──────── Text section

If an adversary has made an express or implied charge against the witness of recent fabrication or improper influence or motive, and the prior consistent statement was made before the motive to fabricate arose, the prior consistent statement is admissible as substantive evidence; if the prior consistent statement was made after the motive to fabricate arose, however, it is admissible to rehabilitate a witness.
Townsend v. State, 33 N.E.3d 367, 371 (Ind. Ct. App. 2015) (quoting Bassett v. State, 895 N.E.2d 1201, 1214 (Ind. 2008)).
[18] On appeal, Gordon argues the Thanksgiving Video was inadmissible under Evidence Rule 801(d)(1)(B) because B.G.’s improper motive arose before the Thanksgiving Video was recorded, namely, when she learned that “Cates's children were getting i[P]hones for Christmas and she was not,” Appellant's Br. at 30. In making this argument, Gordon assumes the trial court's decision to admit the Holly's House Video for the limited purpose of rehabilitation necessarily means the trial court found that B.G. had a bias or improper motive related to the Christmas gifts. The trial court made no such finding in ruling on the admissibility of the Holly's House Video. Gordon's argument about the trial court's alleged finding of bias is therefore unpersuasive.
[19] Instead, Gordon's own cross-examination of B.G. after the Holly's House Video was shown to the jury created the foundation for the Thanksgiving Video to be admitted as substantive evidence. Immediately after the Holly House's Video was played, Gordon questioned B.G. regarding the forensic interview and focused on the potential of her family members improperly influencing her before the interview:
Q. B did you talk to your mother and aunt prior to going into the interview at Holly's House?
A. Yes.
* * *
Q. Did you talk to your mother or aunts, and they told you that makes no sense?
A. No.
Tr. Vol. I at 177–78.
Q. Now in your conversation with the lady for the Holly's House interview November 21, 2022, how many people did you talk to prior to going into that room?
* * *
Q. B did you talk to your mother prior to going into the Holly's House video about the second incident?
A. Yes.
Q. Did you talk to your aunt prior to going into the Holly's House video on the second and first allegations?
A. Yes.

────────────────

— Task requirements —
[1] In the court opinion excerpt, under which evidence rule did Gordon argue on appeal that the Thanksgiving Video was inadmissible?
[2] Repeat word for word the stretch of the court opinion excerpt from "Tr. Vol. I at" through "the second incident?".

──────── Input data

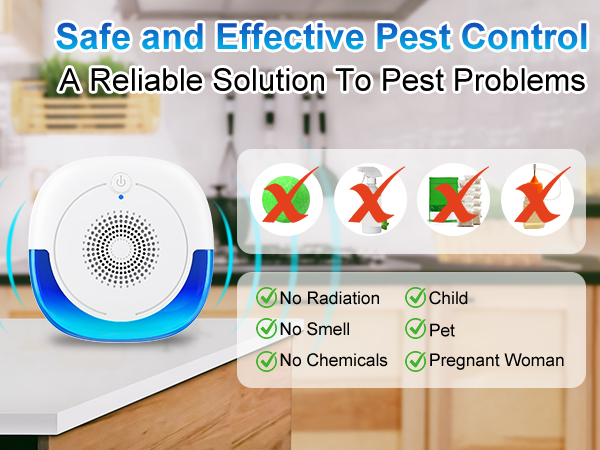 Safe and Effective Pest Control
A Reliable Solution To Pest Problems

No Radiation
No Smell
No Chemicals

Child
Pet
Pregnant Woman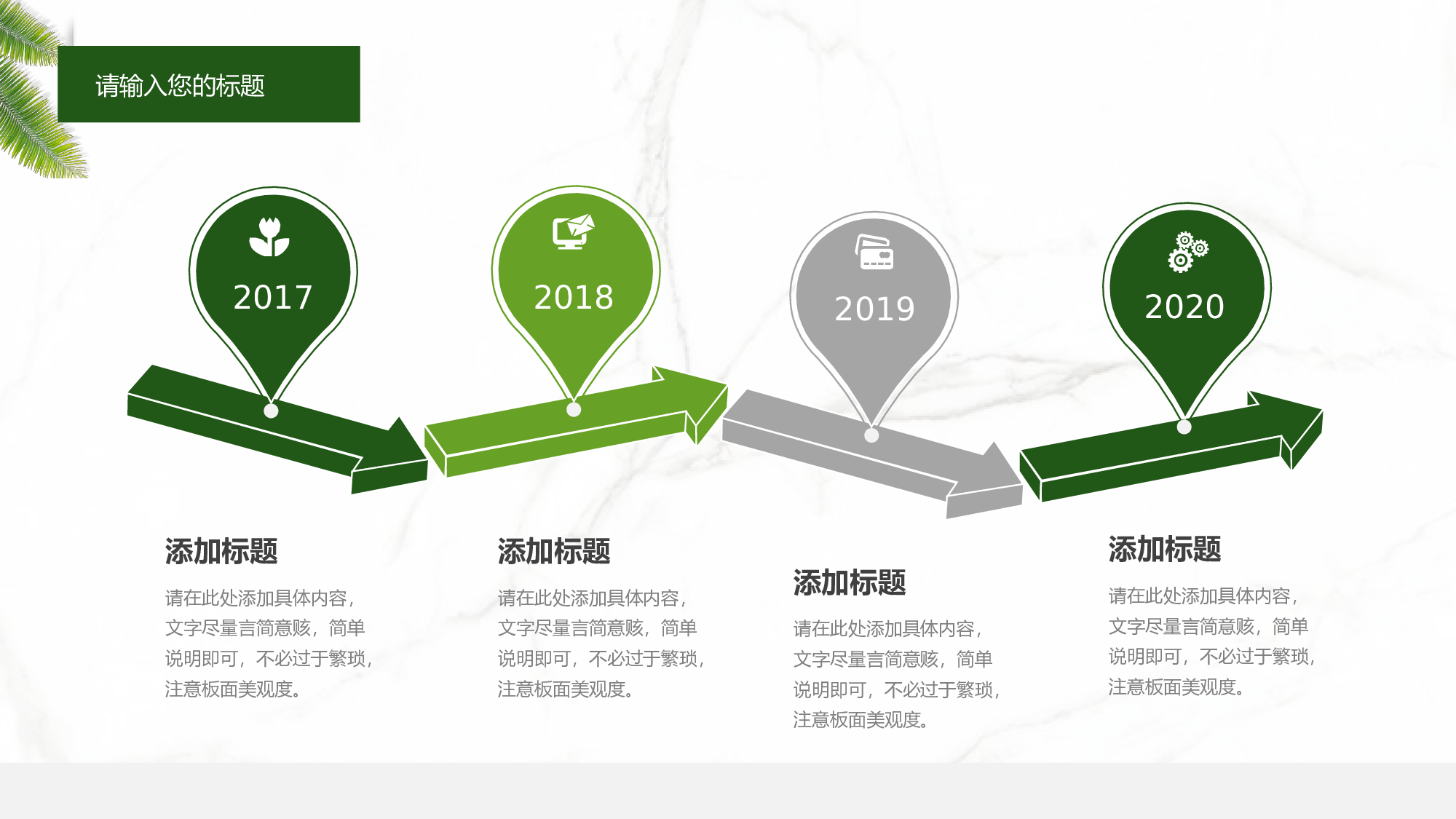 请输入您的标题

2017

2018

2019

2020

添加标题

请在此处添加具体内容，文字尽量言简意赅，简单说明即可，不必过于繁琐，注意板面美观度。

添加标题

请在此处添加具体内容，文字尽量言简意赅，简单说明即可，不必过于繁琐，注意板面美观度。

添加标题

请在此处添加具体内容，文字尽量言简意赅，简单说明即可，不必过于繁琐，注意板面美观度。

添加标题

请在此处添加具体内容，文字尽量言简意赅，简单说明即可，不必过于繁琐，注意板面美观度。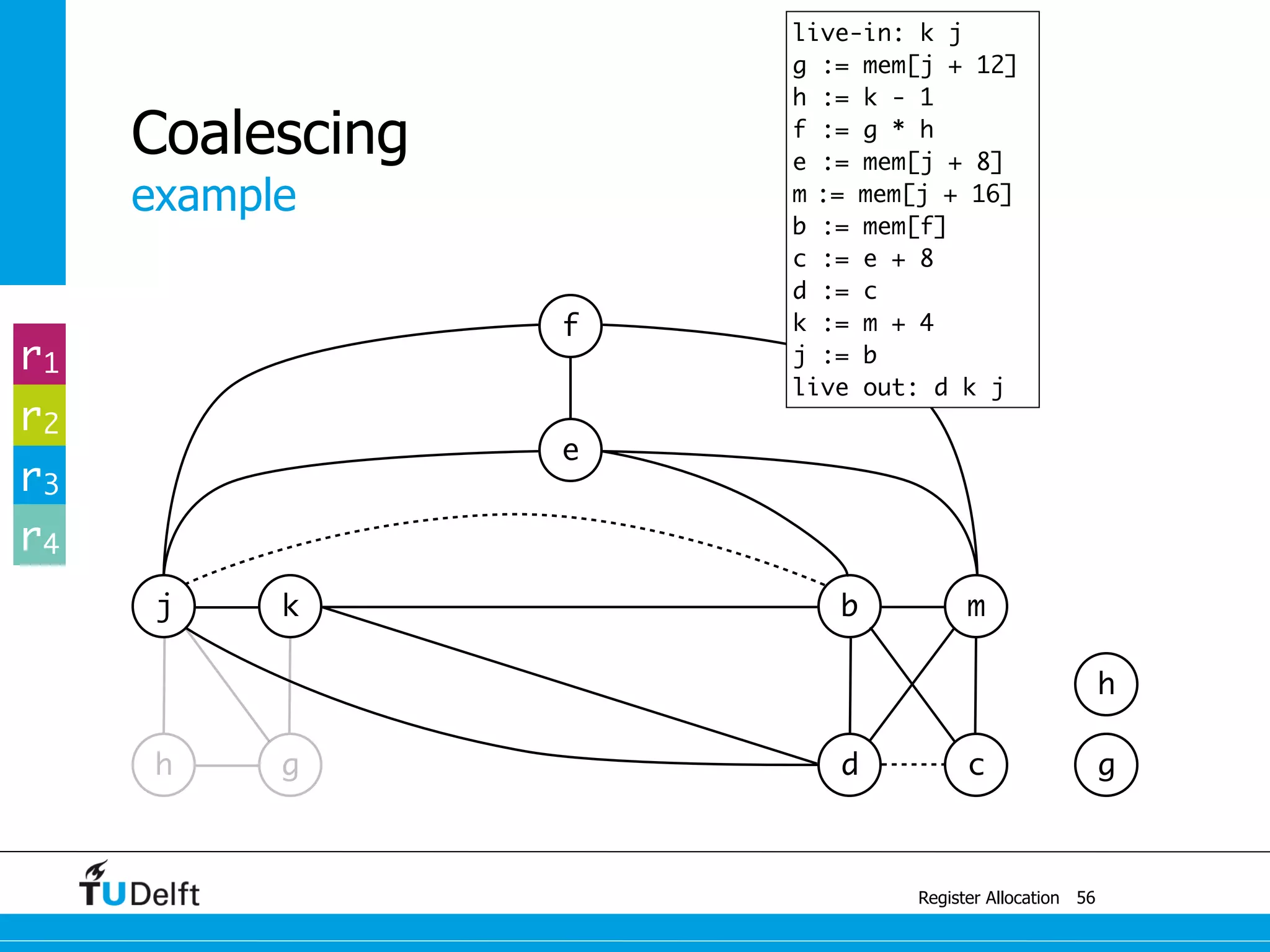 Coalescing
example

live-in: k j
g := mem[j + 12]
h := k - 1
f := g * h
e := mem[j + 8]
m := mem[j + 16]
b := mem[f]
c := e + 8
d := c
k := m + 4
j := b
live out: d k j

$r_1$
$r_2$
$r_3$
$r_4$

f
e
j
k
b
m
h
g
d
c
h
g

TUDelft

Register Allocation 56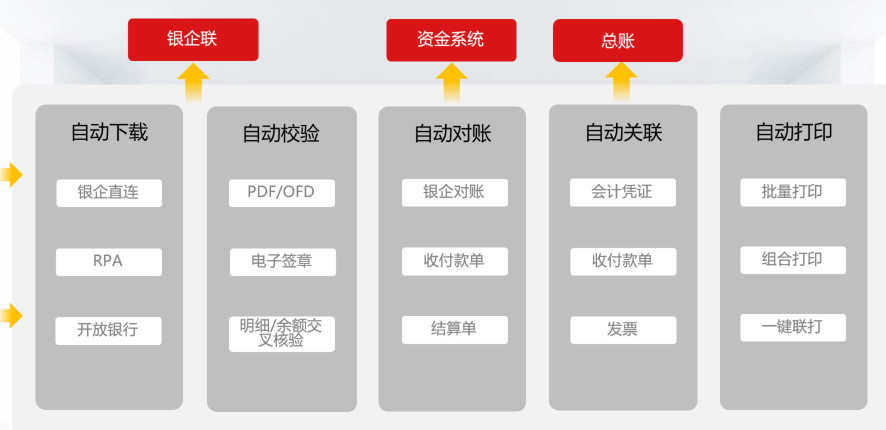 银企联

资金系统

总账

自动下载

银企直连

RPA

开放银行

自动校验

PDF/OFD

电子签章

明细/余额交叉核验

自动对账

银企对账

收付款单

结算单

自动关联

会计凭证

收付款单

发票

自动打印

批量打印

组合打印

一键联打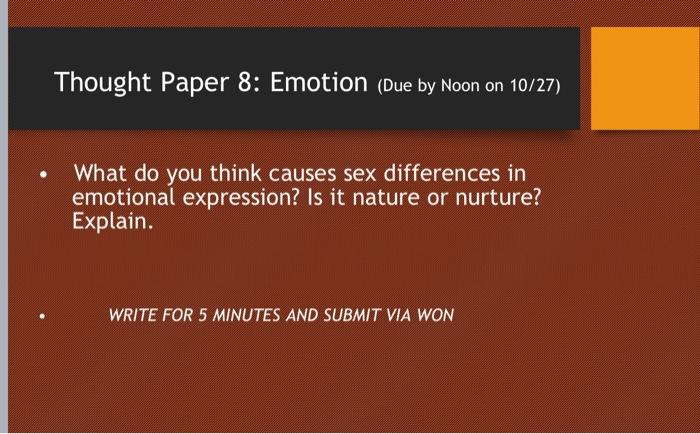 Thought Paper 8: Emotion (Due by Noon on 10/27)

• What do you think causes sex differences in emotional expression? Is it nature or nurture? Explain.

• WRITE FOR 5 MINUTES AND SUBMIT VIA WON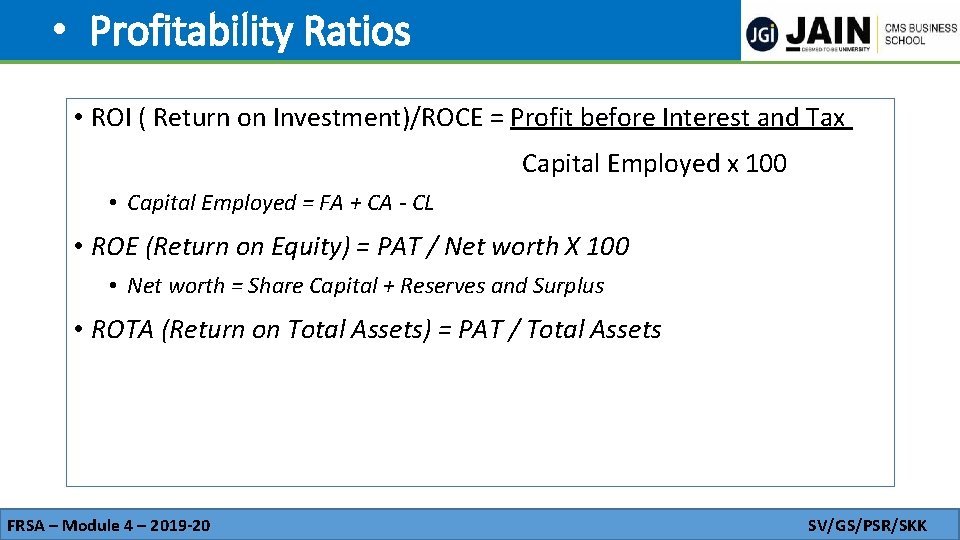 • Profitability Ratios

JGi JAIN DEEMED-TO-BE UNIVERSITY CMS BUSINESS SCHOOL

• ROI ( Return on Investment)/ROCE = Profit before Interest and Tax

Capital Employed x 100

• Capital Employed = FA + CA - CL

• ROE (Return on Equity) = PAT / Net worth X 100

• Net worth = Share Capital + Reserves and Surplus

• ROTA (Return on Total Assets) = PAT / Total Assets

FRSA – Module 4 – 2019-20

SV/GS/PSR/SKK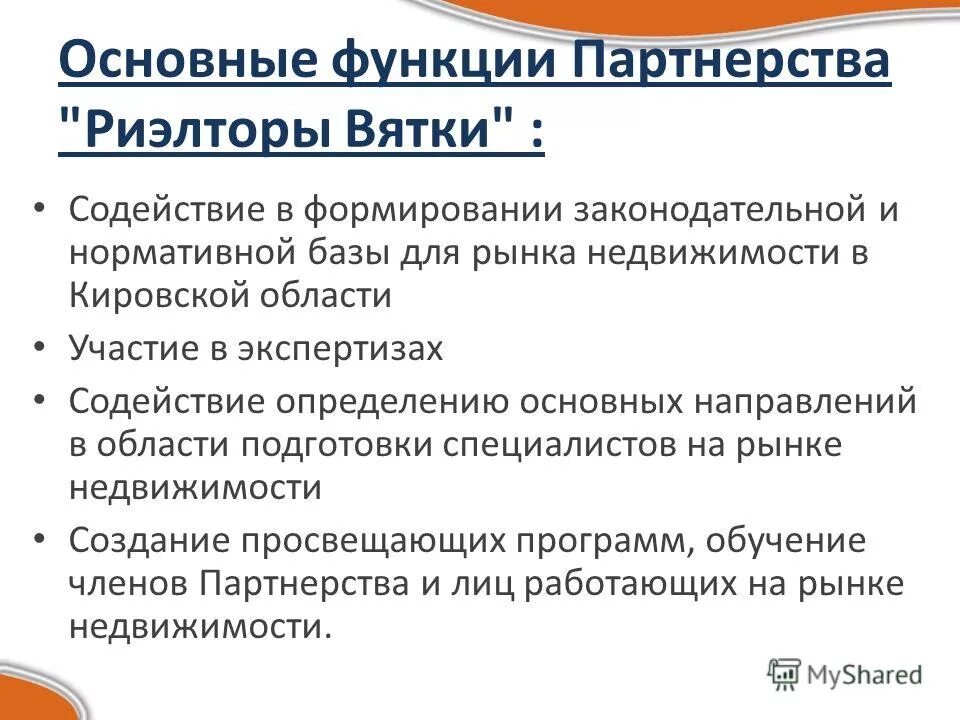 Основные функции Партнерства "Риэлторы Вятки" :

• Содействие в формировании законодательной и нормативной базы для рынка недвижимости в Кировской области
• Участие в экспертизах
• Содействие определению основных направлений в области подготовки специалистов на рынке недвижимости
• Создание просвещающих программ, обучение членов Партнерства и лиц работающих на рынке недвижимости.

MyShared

────────────────

— Completed exercise —
[1] Evidence Rule 801(d)(1)(B).

[2]
Tr. Vol. I at 177–78.
Q. Now in your conversation with the lady for the Holly's House interview November 21, 2022, how many people did you talk to prior to going into that room?
* * *
Q. B did you talk to your mother prior to going into the Holly's House video about the second incident?